▶ **Given passage**:
────────────────────────────────────────

I 1BM mine but would be interested to know if many do 2BM; when I take the sponge out of the bucket it's clean enough for me. The ONR's sposed to make the water keep hold of the particles no?


----------



## gkerr4 (Oct 27, 2005)

i don't bother with the pre-sprays either - it's just a costly waste of time - the instructions don't ask for it and the product doesn't need it - just 1oz of product in 2US gallons of water - great product and medium car (3-series estate) done in about 15 - 20mins in total!

not so easy to do the wheels - but wiping with the sponge and rinsing with a little cold water in another bucket does the job - might try the waterring can idea actually - thats a good one.


----------



## E38_ross (May 10, 2010)

Stevoraith said:


> Ross, what type of MF cloth do you use? A fancy plush one or just the cheap type? May give that a go if I can't get on with the sponge.
> 
> Any further hints and tips would be welcomed, keep them coming :thumb:


i use these ones and found they're fine

http://www.cleanyourcar.co.uk/microfibre-cloths/ultra-fine-buffing-towels-pkg/2/prod_192.html

they're now sold as red, not pink  i do use a super plush jobby for drying though 

i think they plush ones are better for drying, rather than for their cleaning ability, at least in my personal experience. i DO bother with a pre-wash. make the water reasonably warm (not hot, as this may harm waxes/sealants etc) and spray on reasonably concentrated solution. i use one of the hand-held pressure sprayers. do the whole car then wait couple of minutes before starting on 1st panel (usually the roof!) before starting my way around the car.

────────────────────────────────────────

▶ **Extracted records**:
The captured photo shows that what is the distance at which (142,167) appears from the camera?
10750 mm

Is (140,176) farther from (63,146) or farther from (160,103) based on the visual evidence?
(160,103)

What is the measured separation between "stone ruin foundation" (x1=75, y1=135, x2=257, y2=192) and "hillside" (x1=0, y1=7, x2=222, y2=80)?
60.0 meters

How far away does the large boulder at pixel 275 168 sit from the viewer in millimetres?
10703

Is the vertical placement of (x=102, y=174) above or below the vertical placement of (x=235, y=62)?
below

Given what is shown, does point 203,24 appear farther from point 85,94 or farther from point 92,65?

────────────────────────────────────────

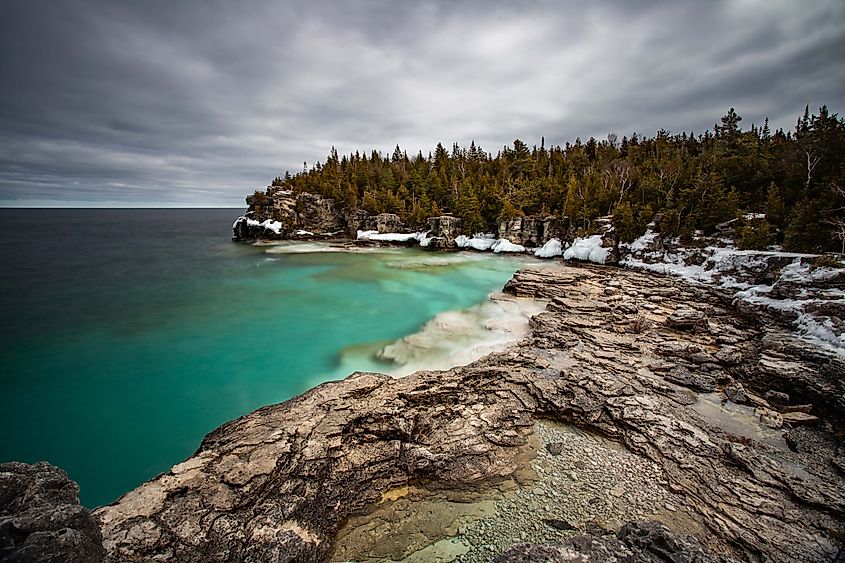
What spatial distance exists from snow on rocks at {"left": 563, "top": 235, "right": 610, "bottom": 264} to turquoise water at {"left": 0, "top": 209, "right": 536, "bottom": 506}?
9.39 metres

────────────────────────────────────────

▶ **Exercise instructions**:
1. Copy the car-washing forum thread word for word, from "## E38_ross (May" to "with the sponge.", inclusive.
2. In the car-washing forum thread, what mix of product and water does gkerr4 use?
3. Keep the car-washing forum thread going from the point where it stops.

▶ **Answers given**:
1.
## E38_ross (May 10, 2010)

Stevoraith said:


> Ross, what type of MF cloth do you use? A fancy plush one or just the cheap type? May give that a go if I can't get on with the sponge.

2. 1oz of product in 2 US gallons of water.

3.
it takes time, practice and frustration. just bear with it. for the most part, it'll come up well. for really stubborn marks it won't work too well, but neither will normal shampoo.

remember, it'll kill normal beading/sheeting as it leaves a layer behind. your wax/sealant will still be underneath though.


----------



## Lowiepete (Mar 29, 2009)

gkerr4 said:


> i don't bother with the pre-sprays either - it's just a costly waste of time


Sorry, but that advice is just plain wrong. Just taking your own point, name 
any car shampoo that in essence describes a 2 bucket method for washing 
on its instructions. Several well-respected people here have advocated the 
pre-spray, and with very good reason.

From my experience with every Optimum product I have tried the whole ethos
behind their existence is to make the product do the work. OCW and OOS are 
two good examples of this, with the latter being so easy to apply it makes you
wonder why you'd bother with anything else.

ONR is not an exception to this. As a person with very limited motor function,
the _fact_ that ONR does most of the the work, provided that you let it, has 
been a tremendous boon for me. When I first tried it around 2 years ago, I 
tried all sorts of experiments and it wasn't long before the spray - dwell - 
wipe maxim became my mantra. Far from the pre-spray being either a waste
or indeed expensive, it will do away with over 60% of the effort and will
entirely eliminate the need for any rubbing.

All the advice that I've offered on here has been an extension of that given
by people with far more experience than I. It would not occur to me to write
off their advice with such a cavalier and frankly very risky approach.

Regards,
Steve


----------



## umi000 (Jan 14, 2011)

Just noticed you used a dilution of 400:1 - the manufacturer recommended dilution is 1 oz per 2 US gallons, which comes out to 256:1.


----------



## gkerr4 (Oct 27, 2005)

fair enough steve, i'm not "writing off" anyone elses advice - cavalier or otherwise - just stating my opinion.

i think that the pre-soak is a costly waste of time. ONR used as directed is an awesome quick-washing solution. 

however...
I wouldnt necessarily want to use it on a proper 'dirty' car, i'd wash that using more regular products involving pre-soaking, washing and rinsing. but on a weekly wash in good weather, ONR as directed is just fine for me.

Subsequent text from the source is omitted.